- **EXERCISE PROMPT**: In the records from the line with "In the set pixel" through the end, swap "vertical wood plank" for "upright wooden board" and give back those lines with nothing else changed.

- **DATA PROVIDED**:
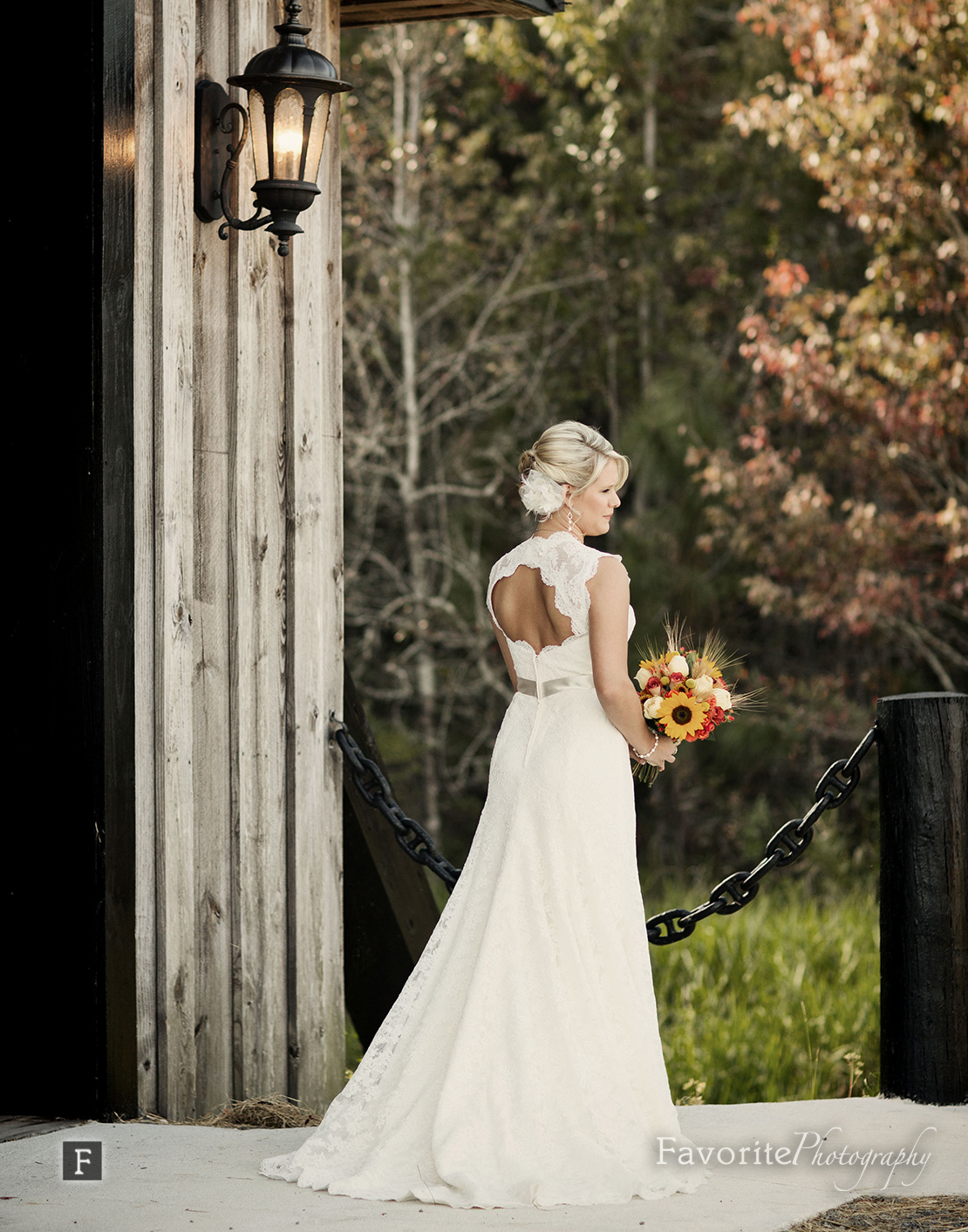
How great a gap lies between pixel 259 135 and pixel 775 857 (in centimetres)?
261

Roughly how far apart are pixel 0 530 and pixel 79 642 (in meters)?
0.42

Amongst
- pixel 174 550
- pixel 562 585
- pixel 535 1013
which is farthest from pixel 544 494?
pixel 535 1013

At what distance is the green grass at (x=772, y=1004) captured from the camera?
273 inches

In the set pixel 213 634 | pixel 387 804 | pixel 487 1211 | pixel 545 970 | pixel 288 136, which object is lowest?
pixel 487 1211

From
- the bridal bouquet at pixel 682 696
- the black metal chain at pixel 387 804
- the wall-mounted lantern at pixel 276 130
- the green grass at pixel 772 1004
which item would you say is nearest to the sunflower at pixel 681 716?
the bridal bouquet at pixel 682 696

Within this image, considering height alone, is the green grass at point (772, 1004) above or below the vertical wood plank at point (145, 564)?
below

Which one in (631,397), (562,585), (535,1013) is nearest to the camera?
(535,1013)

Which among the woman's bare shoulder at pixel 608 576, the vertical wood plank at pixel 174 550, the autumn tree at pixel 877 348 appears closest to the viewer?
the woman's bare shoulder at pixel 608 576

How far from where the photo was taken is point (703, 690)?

- **COMPLETED EXERCISE**:
In the set pixel 213 634 | pixel 387 804 | pixel 487 1211 | pixel 545 970 | pixel 288 136, which object is lowest?
pixel 487 1211

From
- the bridal bouquet at pixel 682 696
- the black metal chain at pixel 387 804
- the wall-mounted lantern at pixel 276 130
- the green grass at pixel 772 1004
which item would you say is nearest to the sunflower at pixel 681 716?
the bridal bouquet at pixel 682 696

Within this image, considering height alone, is the green grass at point (772, 1004) above or below the upright wooden board at point (145, 564)?
below

Which one in (631,397), (562,585), (535,1013) is nearest to the camera?
(535,1013)

Which among the woman's bare shoulder at pixel 608 576, the upright wooden board at pixel 174 550, the autumn tree at pixel 877 348 appears closest to the viewer?
the woman's bare shoulder at pixel 608 576

How far from where the photo was taken is point (703, 690)?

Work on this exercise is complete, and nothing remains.